After reviewing the evidence, the trial court found that defense counsel was reasonably diligent in attempting to discover all material and relevant evidence before the trial and that the gun evidence would have been material in impeaching the testimony of [M.M.] about what she remembered seeing at the time of the offense. However, the court is not satisfied that the evidence concerning the cartridge and types of pistols would change the result of the trial.
. . .It appears that [M.M.] may be mistaken about the type of gun or that the defendant may have attempted to load an automatic round into a revolver, which might explain why it was found on the floor. In any event, the victim seems no less certain or convincing about the occurrence resulting in the defendant's conviction. Therefore, while this so called newly discovered evidence would be admissible in cross examination of the victim, this court is satisfied that the victim would still be sufficiently credible to convince the jury that the defendant committed the offense.
. . .This convinces the court that the jury would not have reached a different conclusion about the required elements of the offense merely because the victim could not accurately describe the handgun, especially in light of the traumatic circumstances of this offense.
In support of the trial court's findings, we observe that, at trial and at the sentencing hearing, the victim consistently testified regarding her description of the weapon. Specifically, M.M. consistently described the gun as having "the kind of barrel that [comes] out of the gun, you know. . . . [L]ike the kids play Russian Roulette with that you spin." She was equally unfailing in her assurance that neither she nor her mother kept a gun in the house. As this court stated in Parchman, 973 S.W.2d at 610,
[a] new trial will not be granted on newly discovered evidence when the effect is merely to impeach a witness' testimony at trial unless the impeaching evidence is so crucial to the defendant's guilt or innocence that its admission would change the outcome of the case.

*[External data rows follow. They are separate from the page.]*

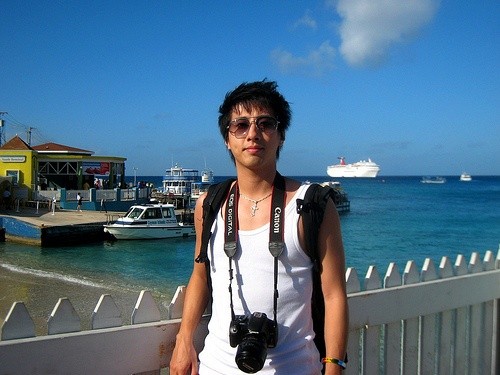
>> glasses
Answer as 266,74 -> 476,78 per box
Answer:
226,116 -> 280,139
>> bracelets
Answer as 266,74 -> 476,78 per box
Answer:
323,358 -> 346,368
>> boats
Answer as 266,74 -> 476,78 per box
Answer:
326,155 -> 380,178
458,171 -> 472,183
102,199 -> 196,239
420,175 -> 447,184
148,163 -> 219,212
319,181 -> 351,212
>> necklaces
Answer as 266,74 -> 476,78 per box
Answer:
240,194 -> 272,216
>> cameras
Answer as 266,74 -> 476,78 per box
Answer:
229,312 -> 279,374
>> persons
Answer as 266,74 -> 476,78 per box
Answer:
4,188 -> 11,201
162,188 -> 170,203
84,181 -> 90,190
77,193 -> 84,212
169,77 -> 347,375
95,181 -> 100,190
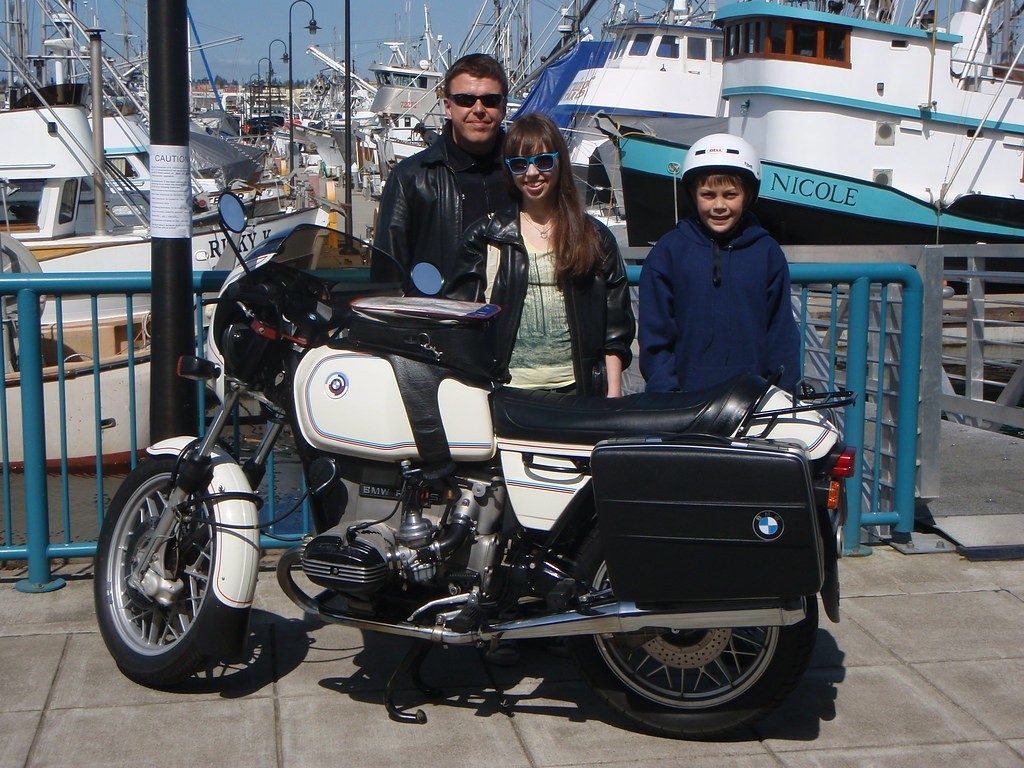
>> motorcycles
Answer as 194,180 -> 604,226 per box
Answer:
93,191 -> 858,738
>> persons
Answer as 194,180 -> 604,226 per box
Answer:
443,115 -> 637,397
376,54 -> 516,303
637,133 -> 799,395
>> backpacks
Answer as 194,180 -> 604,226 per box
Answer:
348,297 -> 512,490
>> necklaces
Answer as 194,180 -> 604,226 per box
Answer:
521,212 -> 553,238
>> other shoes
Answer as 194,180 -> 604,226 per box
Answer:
488,640 -> 519,665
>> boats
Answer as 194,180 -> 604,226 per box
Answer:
221,0 -> 1024,295
0,0 -> 326,474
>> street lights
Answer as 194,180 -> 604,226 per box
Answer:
269,39 -> 289,151
258,58 -> 276,135
287,0 -> 322,200
249,73 -> 265,134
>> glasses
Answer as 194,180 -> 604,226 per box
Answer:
446,93 -> 504,107
505,152 -> 559,174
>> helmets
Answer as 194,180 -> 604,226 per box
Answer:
681,134 -> 761,209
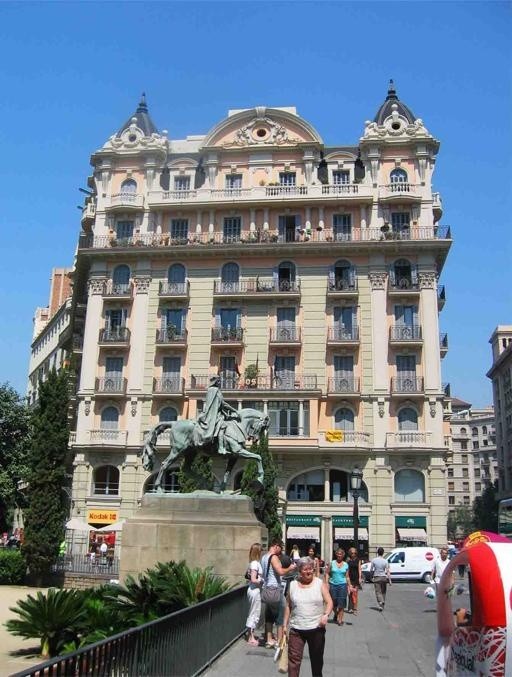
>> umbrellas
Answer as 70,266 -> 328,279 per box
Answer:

We are not convinced that the "newly discovered evidence" regarding the bullet is "so crucial" as to change the outcome of the appellant's case. Again, we note that our standard of review in this case is abuse of discretion, and, based upon the record before us, we are unable to conclude that the trial court abused its discretion in denying the appellant's motion for new trial.See State v. Marlon D. Beauregard, No. W1999-01496-CCA-R3-CD, 2000 WL 705978, at *4-5 (Tenn.Crim.App. at Jackson, May 26, 2000), perm. to appeal denied, (Tenn. 2001).
Based on the foregoing, we affirm the judgment of the trial court.